Felipe Massa believes his two tyre failures during first practice for the Chinese Grand Prix were caused by contact with his car’s bodywork.
The Williams driver suffered two separate left-rear tyre failures in just four laps of running during the first practice session. On both occasions smoke could be seen coming from the left-rear of the car shortly before the tyres deflated.
“We had two punctures,” Massa told Sky. “Why, I don’t know. We are investigating why we are having this problem.”
“For sure something is touching the tyre or the wheel or whatever. So we need to understand.”
Massa said the team sent him out for a second run because they were unsure what caused the original failure.
“We had no idea why we have this first problem,” he said. “So we checked this car, everything was OK, so we went again.”
“And then we had the same problem again on the out-lap which I was slow so for sure something is touching the tyre which we don’t understand why.”

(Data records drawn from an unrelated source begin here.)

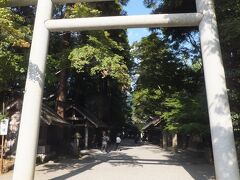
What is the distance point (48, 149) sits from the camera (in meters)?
24.0

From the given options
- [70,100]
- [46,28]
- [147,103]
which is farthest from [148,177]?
[147,103]

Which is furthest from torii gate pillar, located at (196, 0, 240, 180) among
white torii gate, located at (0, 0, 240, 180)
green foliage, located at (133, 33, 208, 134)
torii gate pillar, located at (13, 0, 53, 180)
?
green foliage, located at (133, 33, 208, 134)

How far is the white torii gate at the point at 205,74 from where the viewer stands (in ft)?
34.6

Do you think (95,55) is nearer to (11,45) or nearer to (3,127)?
(11,45)

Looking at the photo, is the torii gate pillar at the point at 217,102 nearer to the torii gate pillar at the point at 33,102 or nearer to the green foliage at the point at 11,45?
the torii gate pillar at the point at 33,102

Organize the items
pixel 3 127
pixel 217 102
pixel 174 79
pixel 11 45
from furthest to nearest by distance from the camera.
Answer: pixel 174 79
pixel 11 45
pixel 3 127
pixel 217 102

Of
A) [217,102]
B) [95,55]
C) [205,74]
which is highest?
[95,55]

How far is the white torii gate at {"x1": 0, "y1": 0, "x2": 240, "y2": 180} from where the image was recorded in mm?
10531

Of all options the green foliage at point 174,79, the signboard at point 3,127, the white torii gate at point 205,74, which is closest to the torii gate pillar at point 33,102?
the white torii gate at point 205,74

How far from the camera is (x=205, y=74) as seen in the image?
11.5 m

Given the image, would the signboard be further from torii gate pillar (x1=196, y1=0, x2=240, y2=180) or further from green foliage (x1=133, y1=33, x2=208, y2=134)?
green foliage (x1=133, y1=33, x2=208, y2=134)

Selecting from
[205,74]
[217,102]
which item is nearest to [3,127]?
[205,74]

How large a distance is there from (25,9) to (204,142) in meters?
15.7

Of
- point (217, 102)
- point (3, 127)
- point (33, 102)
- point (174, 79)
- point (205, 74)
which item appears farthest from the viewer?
point (174, 79)
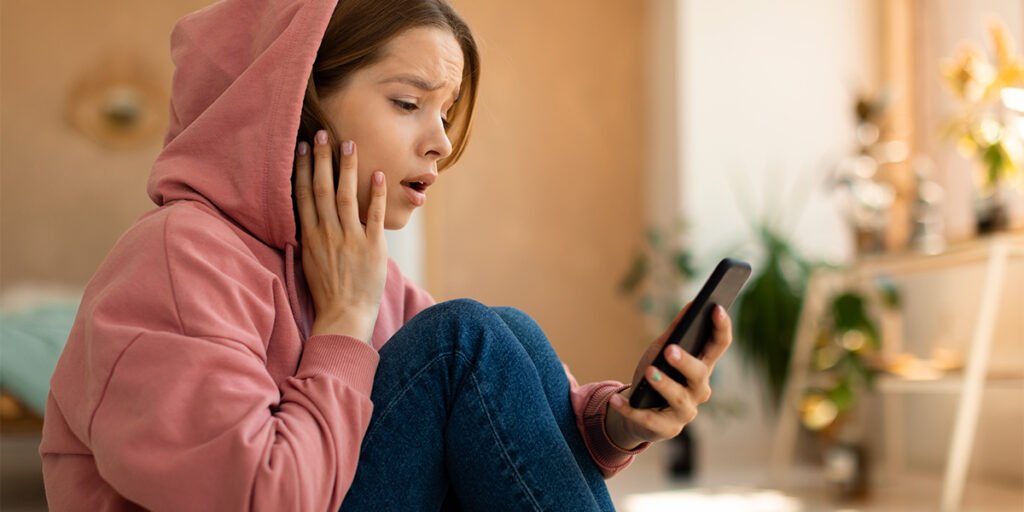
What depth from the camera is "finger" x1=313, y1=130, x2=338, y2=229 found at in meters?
1.04

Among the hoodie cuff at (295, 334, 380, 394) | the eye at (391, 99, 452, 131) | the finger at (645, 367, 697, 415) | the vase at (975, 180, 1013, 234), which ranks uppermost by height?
the eye at (391, 99, 452, 131)

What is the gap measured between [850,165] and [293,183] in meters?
3.51

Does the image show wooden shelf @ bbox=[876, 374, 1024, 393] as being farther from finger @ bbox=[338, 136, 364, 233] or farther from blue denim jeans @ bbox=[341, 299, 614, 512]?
finger @ bbox=[338, 136, 364, 233]

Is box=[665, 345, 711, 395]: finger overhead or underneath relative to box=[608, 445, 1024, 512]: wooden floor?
overhead

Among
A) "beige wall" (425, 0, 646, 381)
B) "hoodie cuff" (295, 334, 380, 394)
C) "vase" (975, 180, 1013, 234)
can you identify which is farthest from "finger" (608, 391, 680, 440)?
"beige wall" (425, 0, 646, 381)

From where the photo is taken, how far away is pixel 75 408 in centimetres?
87

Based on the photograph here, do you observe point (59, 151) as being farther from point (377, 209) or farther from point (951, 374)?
point (377, 209)

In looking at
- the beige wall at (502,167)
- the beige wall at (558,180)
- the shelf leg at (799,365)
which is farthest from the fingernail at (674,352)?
the beige wall at (558,180)

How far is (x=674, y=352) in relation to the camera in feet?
3.26

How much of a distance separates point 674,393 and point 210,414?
18.4 inches

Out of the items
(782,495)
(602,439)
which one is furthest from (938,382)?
(602,439)

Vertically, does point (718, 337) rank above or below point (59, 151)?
above

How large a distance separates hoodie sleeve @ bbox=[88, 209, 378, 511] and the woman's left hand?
0.31 meters

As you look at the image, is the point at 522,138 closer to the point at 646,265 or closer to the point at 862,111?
the point at 646,265
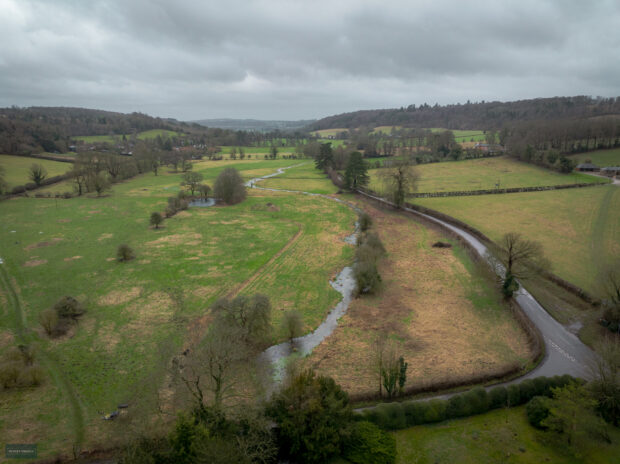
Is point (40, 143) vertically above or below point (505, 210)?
above

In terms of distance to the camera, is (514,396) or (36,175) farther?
(36,175)

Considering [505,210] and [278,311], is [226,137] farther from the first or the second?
[278,311]

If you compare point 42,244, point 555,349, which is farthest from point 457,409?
point 42,244

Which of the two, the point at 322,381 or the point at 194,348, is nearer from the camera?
the point at 322,381

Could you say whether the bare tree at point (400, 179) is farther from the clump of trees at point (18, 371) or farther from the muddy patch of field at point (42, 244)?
the clump of trees at point (18, 371)

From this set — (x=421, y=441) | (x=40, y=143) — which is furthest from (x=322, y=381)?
(x=40, y=143)

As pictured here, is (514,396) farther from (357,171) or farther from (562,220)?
(357,171)
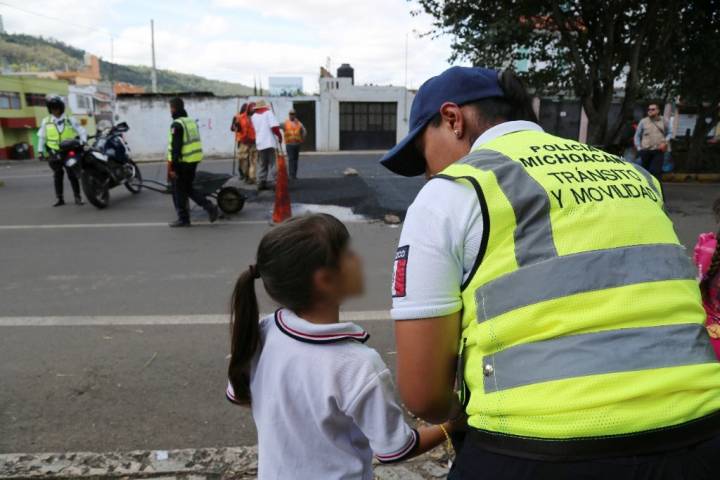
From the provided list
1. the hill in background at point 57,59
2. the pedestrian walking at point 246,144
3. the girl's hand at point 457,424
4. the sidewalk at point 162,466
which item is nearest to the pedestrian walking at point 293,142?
the pedestrian walking at point 246,144

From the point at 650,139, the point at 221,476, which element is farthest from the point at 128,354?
the point at 650,139

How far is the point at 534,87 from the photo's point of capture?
520 inches

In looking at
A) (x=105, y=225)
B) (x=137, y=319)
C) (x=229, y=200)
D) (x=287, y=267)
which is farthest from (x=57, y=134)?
(x=287, y=267)

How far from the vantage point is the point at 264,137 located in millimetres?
11125

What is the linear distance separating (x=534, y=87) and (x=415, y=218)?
13046 mm

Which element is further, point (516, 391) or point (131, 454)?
point (131, 454)

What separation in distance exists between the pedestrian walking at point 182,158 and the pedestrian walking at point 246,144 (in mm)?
4417

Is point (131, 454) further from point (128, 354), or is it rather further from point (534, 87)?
point (534, 87)

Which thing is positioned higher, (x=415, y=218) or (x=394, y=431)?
(x=415, y=218)

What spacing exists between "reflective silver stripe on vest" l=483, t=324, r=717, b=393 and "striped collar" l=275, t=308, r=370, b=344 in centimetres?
51

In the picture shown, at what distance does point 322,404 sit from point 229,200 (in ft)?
25.2

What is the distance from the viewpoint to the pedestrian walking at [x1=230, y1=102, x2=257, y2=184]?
41.2 feet

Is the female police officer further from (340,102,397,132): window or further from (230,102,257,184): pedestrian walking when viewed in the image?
(340,102,397,132): window

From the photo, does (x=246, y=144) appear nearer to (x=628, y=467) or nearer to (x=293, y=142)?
(x=293, y=142)
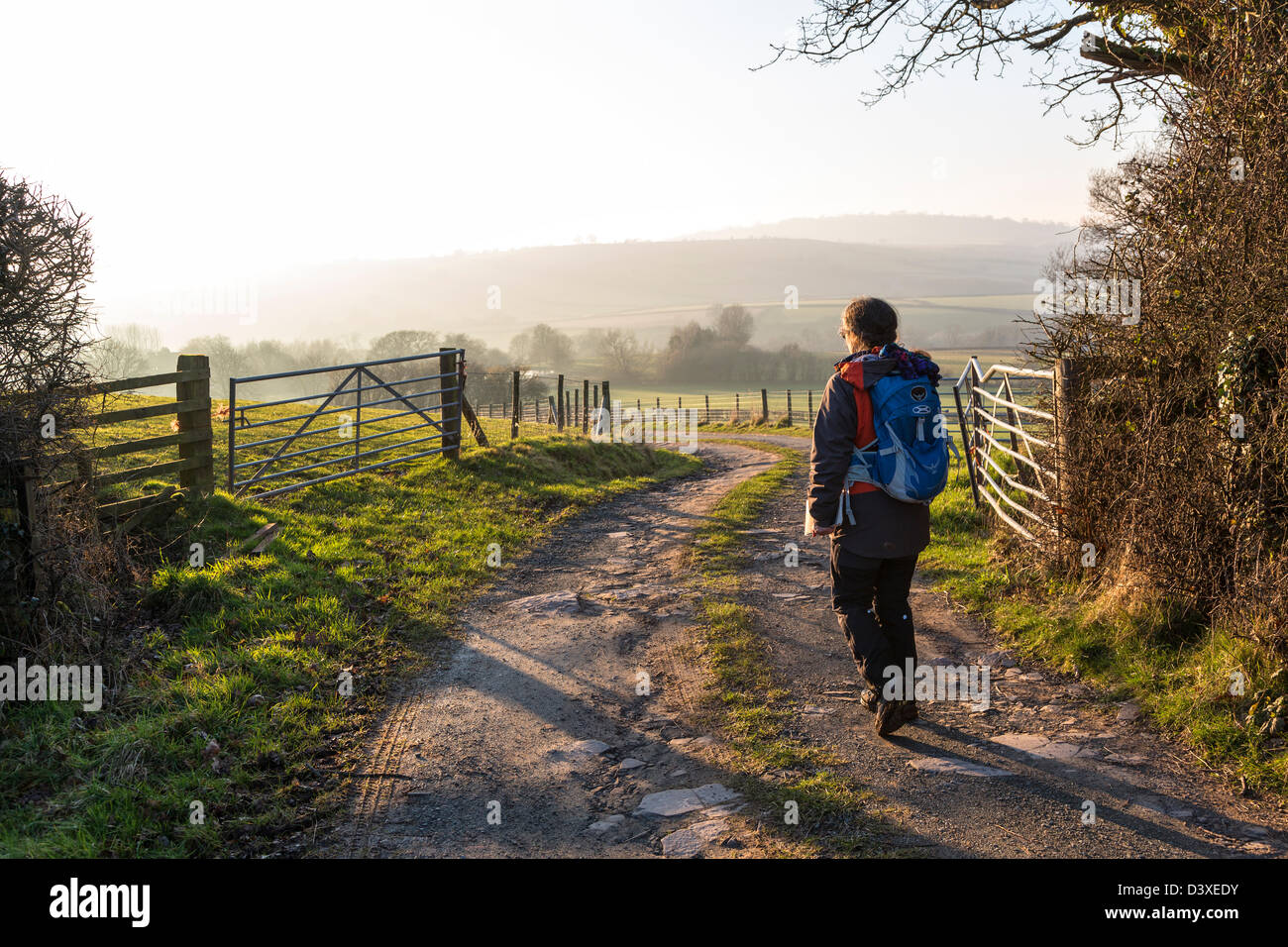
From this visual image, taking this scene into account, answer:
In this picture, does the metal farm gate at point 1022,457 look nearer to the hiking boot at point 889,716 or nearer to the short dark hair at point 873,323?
the short dark hair at point 873,323

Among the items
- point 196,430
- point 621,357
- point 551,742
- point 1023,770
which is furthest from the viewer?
point 621,357

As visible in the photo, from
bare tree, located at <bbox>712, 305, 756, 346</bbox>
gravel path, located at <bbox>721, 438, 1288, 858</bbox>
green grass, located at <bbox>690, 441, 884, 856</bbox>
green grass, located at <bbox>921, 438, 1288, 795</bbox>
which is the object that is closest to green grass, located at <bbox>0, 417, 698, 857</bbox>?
green grass, located at <bbox>690, 441, 884, 856</bbox>

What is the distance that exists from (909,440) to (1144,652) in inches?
83.0

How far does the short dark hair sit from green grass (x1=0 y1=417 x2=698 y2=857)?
11.1 ft

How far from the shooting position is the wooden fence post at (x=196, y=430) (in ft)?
28.7

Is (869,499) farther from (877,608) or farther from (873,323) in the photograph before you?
(873,323)

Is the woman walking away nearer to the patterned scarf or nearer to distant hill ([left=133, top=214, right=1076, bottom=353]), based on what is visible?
the patterned scarf

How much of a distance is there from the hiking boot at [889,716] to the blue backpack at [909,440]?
→ 105cm

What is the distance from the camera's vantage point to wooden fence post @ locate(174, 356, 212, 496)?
874 centimetres

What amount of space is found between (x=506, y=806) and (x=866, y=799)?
157 cm

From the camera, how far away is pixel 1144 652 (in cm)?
484

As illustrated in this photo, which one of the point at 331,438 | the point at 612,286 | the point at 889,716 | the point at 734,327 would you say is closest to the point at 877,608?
the point at 889,716

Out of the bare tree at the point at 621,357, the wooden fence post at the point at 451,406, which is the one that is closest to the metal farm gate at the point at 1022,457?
the wooden fence post at the point at 451,406
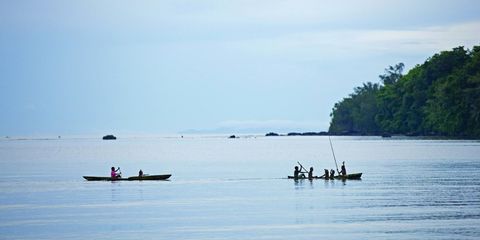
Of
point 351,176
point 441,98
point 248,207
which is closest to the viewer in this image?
point 248,207

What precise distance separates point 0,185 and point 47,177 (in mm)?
10105

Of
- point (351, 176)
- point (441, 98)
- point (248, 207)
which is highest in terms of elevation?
point (441, 98)

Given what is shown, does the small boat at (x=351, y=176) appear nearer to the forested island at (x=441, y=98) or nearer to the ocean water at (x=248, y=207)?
the ocean water at (x=248, y=207)

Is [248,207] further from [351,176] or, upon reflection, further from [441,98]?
[441,98]

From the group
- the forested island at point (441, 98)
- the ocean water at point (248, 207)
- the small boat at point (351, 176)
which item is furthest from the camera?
the forested island at point (441, 98)

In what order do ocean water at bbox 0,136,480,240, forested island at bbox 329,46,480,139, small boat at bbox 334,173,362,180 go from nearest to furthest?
ocean water at bbox 0,136,480,240
small boat at bbox 334,173,362,180
forested island at bbox 329,46,480,139

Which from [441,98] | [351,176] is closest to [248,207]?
[351,176]

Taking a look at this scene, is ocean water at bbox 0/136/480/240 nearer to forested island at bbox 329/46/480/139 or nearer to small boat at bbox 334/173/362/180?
small boat at bbox 334/173/362/180

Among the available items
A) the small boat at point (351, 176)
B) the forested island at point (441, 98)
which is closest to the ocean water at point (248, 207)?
the small boat at point (351, 176)

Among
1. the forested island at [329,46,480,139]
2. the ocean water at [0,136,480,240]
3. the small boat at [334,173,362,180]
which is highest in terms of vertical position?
the forested island at [329,46,480,139]

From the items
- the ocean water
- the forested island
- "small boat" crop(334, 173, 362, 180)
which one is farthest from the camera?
the forested island

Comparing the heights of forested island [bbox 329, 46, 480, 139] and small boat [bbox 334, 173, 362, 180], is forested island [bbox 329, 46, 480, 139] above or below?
above

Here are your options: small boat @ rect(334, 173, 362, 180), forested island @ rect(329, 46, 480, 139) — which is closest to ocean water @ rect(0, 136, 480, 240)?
small boat @ rect(334, 173, 362, 180)

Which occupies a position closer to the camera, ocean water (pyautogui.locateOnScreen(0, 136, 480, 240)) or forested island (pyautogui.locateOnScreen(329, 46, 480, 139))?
ocean water (pyautogui.locateOnScreen(0, 136, 480, 240))
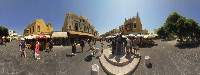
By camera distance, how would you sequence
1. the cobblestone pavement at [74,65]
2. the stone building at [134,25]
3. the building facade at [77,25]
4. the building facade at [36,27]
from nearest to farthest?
the cobblestone pavement at [74,65]
the building facade at [77,25]
the building facade at [36,27]
the stone building at [134,25]

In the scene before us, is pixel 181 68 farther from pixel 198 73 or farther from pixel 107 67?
pixel 107 67

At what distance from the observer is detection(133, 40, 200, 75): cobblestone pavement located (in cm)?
2933

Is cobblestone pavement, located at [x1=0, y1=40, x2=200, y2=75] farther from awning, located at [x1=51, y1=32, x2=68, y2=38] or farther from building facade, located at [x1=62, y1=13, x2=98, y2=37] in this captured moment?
building facade, located at [x1=62, y1=13, x2=98, y2=37]

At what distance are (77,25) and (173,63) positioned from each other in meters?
30.6

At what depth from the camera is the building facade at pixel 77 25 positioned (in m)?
56.8

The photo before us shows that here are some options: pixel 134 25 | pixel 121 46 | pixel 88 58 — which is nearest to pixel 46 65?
pixel 88 58

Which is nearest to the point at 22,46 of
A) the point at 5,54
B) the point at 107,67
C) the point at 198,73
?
the point at 5,54

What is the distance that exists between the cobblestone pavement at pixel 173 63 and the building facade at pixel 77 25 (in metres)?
20.7

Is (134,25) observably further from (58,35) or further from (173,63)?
(173,63)

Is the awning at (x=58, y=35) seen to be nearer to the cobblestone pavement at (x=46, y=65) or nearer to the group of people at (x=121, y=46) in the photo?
the cobblestone pavement at (x=46, y=65)

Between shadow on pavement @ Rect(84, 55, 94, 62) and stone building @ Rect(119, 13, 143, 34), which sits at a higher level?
stone building @ Rect(119, 13, 143, 34)

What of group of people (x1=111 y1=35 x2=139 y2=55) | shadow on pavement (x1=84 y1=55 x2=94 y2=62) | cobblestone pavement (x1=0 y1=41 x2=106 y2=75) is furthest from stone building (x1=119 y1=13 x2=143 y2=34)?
shadow on pavement (x1=84 y1=55 x2=94 y2=62)

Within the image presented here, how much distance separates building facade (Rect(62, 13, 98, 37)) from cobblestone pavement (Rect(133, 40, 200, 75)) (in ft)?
68.0

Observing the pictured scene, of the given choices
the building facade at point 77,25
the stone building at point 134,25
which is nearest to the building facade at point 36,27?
the building facade at point 77,25
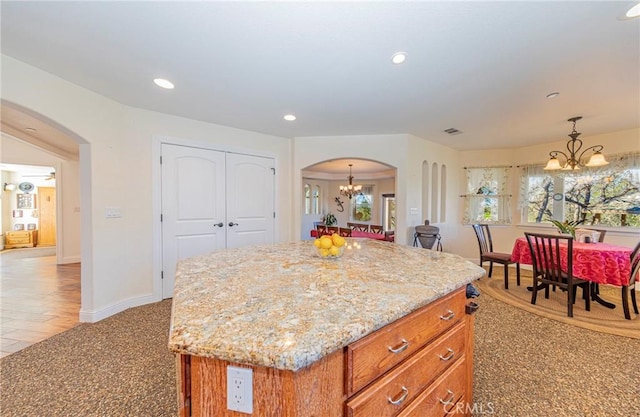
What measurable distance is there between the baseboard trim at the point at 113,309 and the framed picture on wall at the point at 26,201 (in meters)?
8.92

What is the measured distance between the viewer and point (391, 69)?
2.24 m

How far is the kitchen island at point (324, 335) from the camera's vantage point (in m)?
0.73

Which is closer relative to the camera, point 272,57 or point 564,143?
point 272,57

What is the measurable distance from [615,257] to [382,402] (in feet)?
11.2

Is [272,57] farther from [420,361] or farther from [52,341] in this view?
[52,341]

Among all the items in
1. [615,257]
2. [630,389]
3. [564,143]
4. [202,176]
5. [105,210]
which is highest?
[564,143]

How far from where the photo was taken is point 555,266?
310cm

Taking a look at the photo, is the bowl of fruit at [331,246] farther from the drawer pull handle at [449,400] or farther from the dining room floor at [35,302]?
the dining room floor at [35,302]

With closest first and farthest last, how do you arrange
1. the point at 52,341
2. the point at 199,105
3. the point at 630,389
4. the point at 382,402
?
the point at 382,402 → the point at 630,389 → the point at 52,341 → the point at 199,105

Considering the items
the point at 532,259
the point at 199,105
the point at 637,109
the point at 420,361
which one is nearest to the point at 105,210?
the point at 199,105

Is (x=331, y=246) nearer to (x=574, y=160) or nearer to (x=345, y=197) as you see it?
(x=574, y=160)

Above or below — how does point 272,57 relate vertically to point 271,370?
above

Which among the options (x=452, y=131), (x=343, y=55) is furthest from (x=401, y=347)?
(x=452, y=131)

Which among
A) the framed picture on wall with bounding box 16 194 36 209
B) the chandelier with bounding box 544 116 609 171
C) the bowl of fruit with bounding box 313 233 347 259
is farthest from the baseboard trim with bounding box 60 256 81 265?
the chandelier with bounding box 544 116 609 171
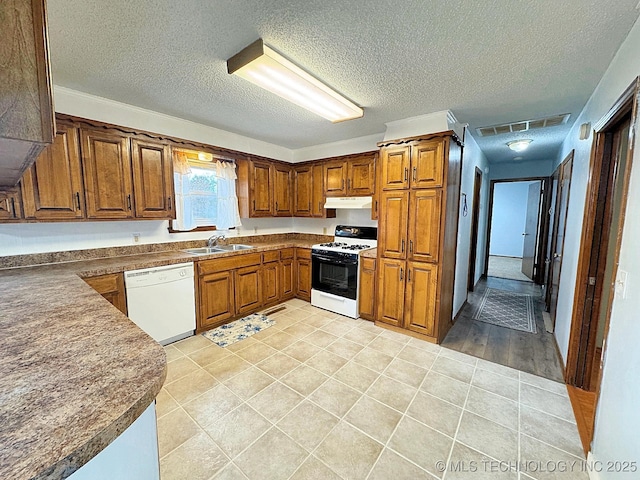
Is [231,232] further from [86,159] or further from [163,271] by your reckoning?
[86,159]

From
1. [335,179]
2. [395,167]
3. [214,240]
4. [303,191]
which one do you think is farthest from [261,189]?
[395,167]

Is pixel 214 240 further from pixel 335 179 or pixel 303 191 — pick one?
pixel 335 179

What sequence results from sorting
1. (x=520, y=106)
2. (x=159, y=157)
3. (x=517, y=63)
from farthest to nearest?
(x=159, y=157) → (x=520, y=106) → (x=517, y=63)

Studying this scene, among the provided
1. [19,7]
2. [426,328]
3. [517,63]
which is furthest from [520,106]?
[19,7]

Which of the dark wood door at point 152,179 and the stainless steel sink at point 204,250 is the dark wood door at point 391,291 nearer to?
the stainless steel sink at point 204,250

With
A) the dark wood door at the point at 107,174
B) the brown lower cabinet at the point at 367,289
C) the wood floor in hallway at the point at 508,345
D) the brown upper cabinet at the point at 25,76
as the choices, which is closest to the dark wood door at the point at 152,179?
the dark wood door at the point at 107,174

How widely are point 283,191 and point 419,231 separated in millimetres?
2351

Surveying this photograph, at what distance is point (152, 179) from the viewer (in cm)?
286

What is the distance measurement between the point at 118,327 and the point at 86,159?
84.3 inches

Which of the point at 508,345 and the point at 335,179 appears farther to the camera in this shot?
the point at 335,179

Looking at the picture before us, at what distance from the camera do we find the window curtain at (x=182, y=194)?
3.33 meters

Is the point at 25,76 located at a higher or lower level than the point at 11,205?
higher

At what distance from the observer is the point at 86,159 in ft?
8.00

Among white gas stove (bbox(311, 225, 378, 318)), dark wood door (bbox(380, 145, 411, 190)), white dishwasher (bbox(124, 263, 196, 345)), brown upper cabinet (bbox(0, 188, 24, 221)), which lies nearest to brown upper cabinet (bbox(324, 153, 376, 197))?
dark wood door (bbox(380, 145, 411, 190))
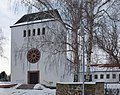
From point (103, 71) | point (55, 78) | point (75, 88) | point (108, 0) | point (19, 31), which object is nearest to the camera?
point (75, 88)

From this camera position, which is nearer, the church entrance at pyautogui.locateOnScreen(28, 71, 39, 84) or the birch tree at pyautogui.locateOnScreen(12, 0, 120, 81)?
the birch tree at pyautogui.locateOnScreen(12, 0, 120, 81)

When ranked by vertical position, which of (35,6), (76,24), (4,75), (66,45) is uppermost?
(35,6)

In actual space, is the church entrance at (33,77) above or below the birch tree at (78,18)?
below

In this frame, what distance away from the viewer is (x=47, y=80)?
4678 centimetres

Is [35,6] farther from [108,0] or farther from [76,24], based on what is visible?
[108,0]

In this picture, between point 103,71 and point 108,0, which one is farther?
point 103,71

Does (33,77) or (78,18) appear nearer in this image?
(78,18)

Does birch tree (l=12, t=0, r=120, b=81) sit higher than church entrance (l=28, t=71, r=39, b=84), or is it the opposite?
birch tree (l=12, t=0, r=120, b=81)

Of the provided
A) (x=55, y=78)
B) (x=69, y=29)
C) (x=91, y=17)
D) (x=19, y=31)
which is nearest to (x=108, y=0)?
(x=91, y=17)

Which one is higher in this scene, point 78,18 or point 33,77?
point 78,18

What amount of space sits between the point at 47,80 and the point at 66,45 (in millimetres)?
27879

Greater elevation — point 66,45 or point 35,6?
point 35,6

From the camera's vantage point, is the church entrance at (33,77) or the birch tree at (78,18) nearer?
the birch tree at (78,18)

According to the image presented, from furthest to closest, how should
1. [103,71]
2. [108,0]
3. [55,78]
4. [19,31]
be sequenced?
[103,71], [19,31], [55,78], [108,0]
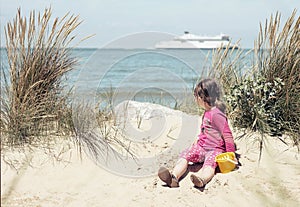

The session was red-flagged after both of Massa’s punctures and the track was checked carefully for debris following the second. Kevin Magnussen also suffered a left-rear tyre failure around the same time, prompting concerns the track might have been contributing to the problem.
Massa is confident the team can get to the bottom of the failures. “I’m sure we’re going to have enough time now to check and understand any problem,” he added.
BasCB (@bascb)
15th April 2016, 5:56
Well, well, curious to see how this pans out in the second session then. A bit of the same for Renault. Are they doing anything fancy at the rear???
RaceProUK (@)
15th April 2016, 20:04
I’m surprised there’s no ranting about how Pirelli are so incompetent they can’t produce tyres that can resist being sliced open…
Apex Assassin
15th April 2016, 22:06
it’s already well known their f1 are terrible. it’s a proven fact.
RaceProUK (@)
16th April 2016, 23:38
It’s a proven fact, is it? Maybe you’d like to provide this mythical proof.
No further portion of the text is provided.